Eating? Now you’re talking! Cheese is my nickname. Beyond that, I’m also a huge fan of grazing. Tapas, mini food – it all just feels a little bit more awesome the tinier it is. My friend Kylie is the champion of this movement amongst my friends, and we’re all the richer for it. I’ll give anything a go, though. Except cucumber. Vile substance.

What are some of your favourite books about food?

River Cottage Veg by Hugh Fearnley-Whittingstall is a favourite cookbook in our house. It proves that vegetarian food doesn’t have to suck.
One of my favourite scenes involving food is from Cormac McCarthy’s The Road, when the man and boy are on the verge of starvation and come across the doomsday bunker full of tinned awesomeness. Who knew an author could make SPAM and tinned peaches sound so appealing?
And Green Eggs and Ham by Dr Seuss. Classic. A staple of my childhood that I’ll be glad to pass on to my niece when I can. She’s ace.

Your favourite snack?

Cold cuts straight from the fridge. Yeah, I put the awe in awesome. Beyond that? Fresh fruit, dark chocolate and savoury things.


What’s your latest book?

The Foundation. It’s a political thriller about a think tank with some pretty crazy plans to start a war between the United States and China and to take over America. It’s really the most fun you can have with your pants on.

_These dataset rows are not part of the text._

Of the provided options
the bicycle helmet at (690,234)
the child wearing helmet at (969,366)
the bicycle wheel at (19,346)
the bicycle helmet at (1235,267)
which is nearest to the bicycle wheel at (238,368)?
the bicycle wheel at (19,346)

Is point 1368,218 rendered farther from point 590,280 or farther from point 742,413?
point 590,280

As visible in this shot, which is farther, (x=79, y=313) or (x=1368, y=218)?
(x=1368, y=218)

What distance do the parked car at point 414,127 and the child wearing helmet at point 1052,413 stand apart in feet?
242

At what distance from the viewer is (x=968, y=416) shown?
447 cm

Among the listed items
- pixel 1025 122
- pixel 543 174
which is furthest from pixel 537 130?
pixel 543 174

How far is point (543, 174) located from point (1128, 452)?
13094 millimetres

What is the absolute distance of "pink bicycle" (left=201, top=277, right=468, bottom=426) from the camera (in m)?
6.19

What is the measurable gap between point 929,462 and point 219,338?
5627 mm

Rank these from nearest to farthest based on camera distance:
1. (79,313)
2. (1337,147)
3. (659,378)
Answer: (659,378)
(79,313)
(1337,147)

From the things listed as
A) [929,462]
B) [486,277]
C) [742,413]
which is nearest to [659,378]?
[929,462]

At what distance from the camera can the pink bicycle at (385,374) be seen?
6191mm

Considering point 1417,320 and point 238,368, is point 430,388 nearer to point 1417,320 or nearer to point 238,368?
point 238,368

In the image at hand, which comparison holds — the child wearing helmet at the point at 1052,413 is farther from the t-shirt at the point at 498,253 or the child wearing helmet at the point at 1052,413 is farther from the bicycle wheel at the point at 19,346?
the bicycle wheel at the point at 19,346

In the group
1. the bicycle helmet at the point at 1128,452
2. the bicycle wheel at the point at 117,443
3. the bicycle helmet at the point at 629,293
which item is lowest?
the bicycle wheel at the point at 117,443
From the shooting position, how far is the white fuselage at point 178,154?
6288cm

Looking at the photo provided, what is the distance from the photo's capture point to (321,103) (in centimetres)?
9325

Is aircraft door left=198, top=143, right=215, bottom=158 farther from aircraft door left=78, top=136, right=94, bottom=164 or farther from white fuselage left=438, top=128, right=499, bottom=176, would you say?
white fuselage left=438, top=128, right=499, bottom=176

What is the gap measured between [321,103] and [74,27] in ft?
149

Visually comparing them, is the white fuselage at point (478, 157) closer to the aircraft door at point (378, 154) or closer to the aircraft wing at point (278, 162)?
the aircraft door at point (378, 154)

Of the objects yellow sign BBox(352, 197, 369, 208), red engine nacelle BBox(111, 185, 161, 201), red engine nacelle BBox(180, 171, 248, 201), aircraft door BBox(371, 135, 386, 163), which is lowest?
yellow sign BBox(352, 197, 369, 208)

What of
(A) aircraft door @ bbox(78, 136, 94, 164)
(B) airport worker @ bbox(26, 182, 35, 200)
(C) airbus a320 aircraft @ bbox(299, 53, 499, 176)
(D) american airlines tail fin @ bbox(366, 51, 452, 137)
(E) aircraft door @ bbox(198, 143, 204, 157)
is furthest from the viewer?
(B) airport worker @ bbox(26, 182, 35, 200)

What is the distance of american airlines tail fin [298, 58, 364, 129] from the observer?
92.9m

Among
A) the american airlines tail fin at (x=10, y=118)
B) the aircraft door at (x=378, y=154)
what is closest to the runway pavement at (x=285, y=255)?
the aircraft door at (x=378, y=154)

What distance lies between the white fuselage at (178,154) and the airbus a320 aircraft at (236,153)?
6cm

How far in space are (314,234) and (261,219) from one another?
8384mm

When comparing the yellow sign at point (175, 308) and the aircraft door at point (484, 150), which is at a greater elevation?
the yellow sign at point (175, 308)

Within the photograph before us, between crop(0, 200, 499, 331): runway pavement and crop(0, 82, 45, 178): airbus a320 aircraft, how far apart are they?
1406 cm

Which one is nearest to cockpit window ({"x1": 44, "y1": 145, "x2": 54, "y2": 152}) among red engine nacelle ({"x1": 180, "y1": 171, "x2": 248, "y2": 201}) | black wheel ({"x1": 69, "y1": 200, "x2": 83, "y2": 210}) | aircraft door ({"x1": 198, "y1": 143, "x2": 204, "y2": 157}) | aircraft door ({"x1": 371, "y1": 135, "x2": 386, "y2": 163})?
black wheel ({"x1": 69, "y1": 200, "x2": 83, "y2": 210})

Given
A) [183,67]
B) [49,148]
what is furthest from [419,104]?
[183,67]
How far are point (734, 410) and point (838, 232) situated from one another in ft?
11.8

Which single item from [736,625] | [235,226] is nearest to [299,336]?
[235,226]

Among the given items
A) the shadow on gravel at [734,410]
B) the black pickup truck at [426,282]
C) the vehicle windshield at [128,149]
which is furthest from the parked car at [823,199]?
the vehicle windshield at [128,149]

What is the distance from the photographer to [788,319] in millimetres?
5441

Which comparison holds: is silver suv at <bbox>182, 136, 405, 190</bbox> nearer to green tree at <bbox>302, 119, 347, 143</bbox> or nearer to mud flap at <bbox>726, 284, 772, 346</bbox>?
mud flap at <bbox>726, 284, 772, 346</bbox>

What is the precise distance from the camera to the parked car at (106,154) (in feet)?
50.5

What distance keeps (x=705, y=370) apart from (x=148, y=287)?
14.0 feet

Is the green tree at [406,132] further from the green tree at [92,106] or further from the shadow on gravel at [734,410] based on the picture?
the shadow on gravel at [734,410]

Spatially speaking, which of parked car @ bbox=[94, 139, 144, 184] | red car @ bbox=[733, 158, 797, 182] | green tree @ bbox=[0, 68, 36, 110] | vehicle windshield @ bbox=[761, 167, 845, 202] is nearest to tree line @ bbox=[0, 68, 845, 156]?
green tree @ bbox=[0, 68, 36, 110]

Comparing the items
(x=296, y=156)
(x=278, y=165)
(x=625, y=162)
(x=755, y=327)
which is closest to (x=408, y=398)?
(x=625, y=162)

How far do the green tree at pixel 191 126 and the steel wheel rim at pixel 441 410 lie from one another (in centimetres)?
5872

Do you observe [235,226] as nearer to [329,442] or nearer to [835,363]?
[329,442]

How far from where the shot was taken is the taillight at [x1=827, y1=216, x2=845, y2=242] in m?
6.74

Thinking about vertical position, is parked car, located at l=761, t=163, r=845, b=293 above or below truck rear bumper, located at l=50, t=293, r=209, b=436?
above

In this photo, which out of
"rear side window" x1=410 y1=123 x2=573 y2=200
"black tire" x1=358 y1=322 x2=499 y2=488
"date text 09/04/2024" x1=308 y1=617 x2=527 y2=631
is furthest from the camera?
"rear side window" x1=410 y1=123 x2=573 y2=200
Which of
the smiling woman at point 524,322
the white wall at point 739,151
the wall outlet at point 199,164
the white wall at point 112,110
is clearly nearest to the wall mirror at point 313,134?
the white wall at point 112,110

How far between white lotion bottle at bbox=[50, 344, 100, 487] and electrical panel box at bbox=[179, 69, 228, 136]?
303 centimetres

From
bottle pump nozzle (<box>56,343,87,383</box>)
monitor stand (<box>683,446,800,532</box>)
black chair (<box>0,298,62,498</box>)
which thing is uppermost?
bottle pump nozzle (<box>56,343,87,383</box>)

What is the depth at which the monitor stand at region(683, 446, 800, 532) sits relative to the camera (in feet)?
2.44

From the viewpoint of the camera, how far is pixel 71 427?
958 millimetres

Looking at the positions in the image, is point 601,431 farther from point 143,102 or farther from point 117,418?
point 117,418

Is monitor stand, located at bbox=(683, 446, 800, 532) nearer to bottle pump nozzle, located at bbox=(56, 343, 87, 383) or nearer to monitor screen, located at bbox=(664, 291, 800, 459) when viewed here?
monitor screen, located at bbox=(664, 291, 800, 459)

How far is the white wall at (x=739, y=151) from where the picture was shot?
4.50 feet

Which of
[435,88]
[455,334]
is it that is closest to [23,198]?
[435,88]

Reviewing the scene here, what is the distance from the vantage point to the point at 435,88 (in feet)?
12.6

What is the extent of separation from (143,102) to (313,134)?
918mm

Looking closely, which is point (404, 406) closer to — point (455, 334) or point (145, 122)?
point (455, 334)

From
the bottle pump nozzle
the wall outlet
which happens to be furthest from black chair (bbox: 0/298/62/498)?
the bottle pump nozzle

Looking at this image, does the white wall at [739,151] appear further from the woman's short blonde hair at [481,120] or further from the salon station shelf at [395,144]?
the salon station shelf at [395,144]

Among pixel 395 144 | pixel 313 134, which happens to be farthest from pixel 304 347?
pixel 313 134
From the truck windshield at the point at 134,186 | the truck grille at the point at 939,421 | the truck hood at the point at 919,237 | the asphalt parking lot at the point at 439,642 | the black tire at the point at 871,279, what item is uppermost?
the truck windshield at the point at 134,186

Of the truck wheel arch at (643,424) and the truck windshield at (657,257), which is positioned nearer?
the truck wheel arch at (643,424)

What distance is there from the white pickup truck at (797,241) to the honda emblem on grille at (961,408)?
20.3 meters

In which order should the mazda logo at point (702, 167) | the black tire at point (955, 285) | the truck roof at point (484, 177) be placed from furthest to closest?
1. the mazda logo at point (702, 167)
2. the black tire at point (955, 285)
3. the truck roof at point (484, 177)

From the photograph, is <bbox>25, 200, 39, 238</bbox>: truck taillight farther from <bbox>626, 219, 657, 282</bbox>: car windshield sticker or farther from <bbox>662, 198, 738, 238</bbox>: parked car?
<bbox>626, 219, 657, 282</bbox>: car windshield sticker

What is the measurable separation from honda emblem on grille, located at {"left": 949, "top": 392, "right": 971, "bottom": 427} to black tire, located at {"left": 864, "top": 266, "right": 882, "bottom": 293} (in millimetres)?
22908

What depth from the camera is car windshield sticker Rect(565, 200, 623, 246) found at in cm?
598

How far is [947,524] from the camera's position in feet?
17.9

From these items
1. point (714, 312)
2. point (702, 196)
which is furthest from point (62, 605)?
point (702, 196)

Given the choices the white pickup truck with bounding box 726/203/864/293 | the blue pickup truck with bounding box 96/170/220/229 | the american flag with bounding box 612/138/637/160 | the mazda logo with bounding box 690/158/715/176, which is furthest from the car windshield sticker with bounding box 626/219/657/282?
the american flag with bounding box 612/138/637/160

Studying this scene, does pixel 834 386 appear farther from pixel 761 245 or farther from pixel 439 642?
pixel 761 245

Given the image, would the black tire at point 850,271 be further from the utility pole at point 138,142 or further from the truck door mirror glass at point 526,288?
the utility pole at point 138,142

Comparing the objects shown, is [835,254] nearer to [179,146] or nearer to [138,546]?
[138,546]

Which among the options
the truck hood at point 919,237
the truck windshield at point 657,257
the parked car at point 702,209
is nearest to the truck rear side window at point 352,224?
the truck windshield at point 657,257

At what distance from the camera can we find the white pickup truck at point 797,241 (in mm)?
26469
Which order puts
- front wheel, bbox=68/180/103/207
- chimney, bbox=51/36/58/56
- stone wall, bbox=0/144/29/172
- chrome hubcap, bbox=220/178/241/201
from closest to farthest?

What foods do the characters eat?

I had to think long and hard about this one. There’s definitely a lot of drinking… One character is a recovering alcoholic and another has a passing obsession with whisky, but nobody seems to do much eating. Maybe beer nuts?
In fact, I did a search on the manuscript for ‘eating’. It turned up eight results: seven ‘beating’ and one ‘eating’. I guess food isn’t on your mind when you’re in the middle of all those explosions and all that intrigue!

What do you love most about this book?

I love a few things about it.
Firstly, the pace of it. It was fast when I submitted it, but my editor has helped to turn it from a Volvo into a Lamborghini. It was a lot of fun to write in such a rhythm. I’m about a quarter finished on the sequel, and it’s even better.
Secondly, I love that the characters have such fun arcs. A lot of thrillers have cardboard cutouts. My point of view goodies (Jack, Ernest) and baddies (Chen, Michelle) all have their own story, personality, joy and despair.
Finally, in terms of themes, I achieved what I wanted to, which was to tackle the consequences of the shift in political power away from elected representatives and towards think tanks, media barons and multinational corporations.

Where can readers find it?

The Foundation was released on September 11 where all good ebooks are sold.

Amazon, iBooks, Momentum and other e platforms


Recipe: Gumbo!

Ingredients – ‘Rub’ for seafood
-2 tsp paprika, salt, garlic powder

-1 tsp black pepper, onion powder, cayenne pepper, oregano, thyme

Ingredients – Gumbo

-500g salmon (plus whatever other seafood you like… prawns, crab…)
-500g okra (chopped with tip and head removed)
-2 medium tomatos (chopped)
-2 celery sticks (chopped)
-1 small green capsicum (chopped)
-1 large onion (diced)
-2 cloves garlic
-1 litre stock (I use vegetable)
-2 cups white rice
-Chilli sauce
-Bay leaves
-Cayenne pepper


Get oil hot at medium heat
1. Add okra, salt, cayenne pepper
2. Stir constantly for about 10 minutes
3. Add onion, tomato, capsicum, celery, more salt, more cayenne pepper
4. Stir pretty often for 20 minutes
5. Season any fish
6. Add fish, garlic and a few bay leaves
7. Stir it around a bit for 2 minutes
8. Add stock, bring to boil, then simmer
9. Stir occasionally and simmer for about 15 minutes
10. Season any prawns and other seafood then add to pan, cook for another 5 mins (skip step if only using fish)
11. Stir in chilli sauce, remove bay leaves, serve with rice.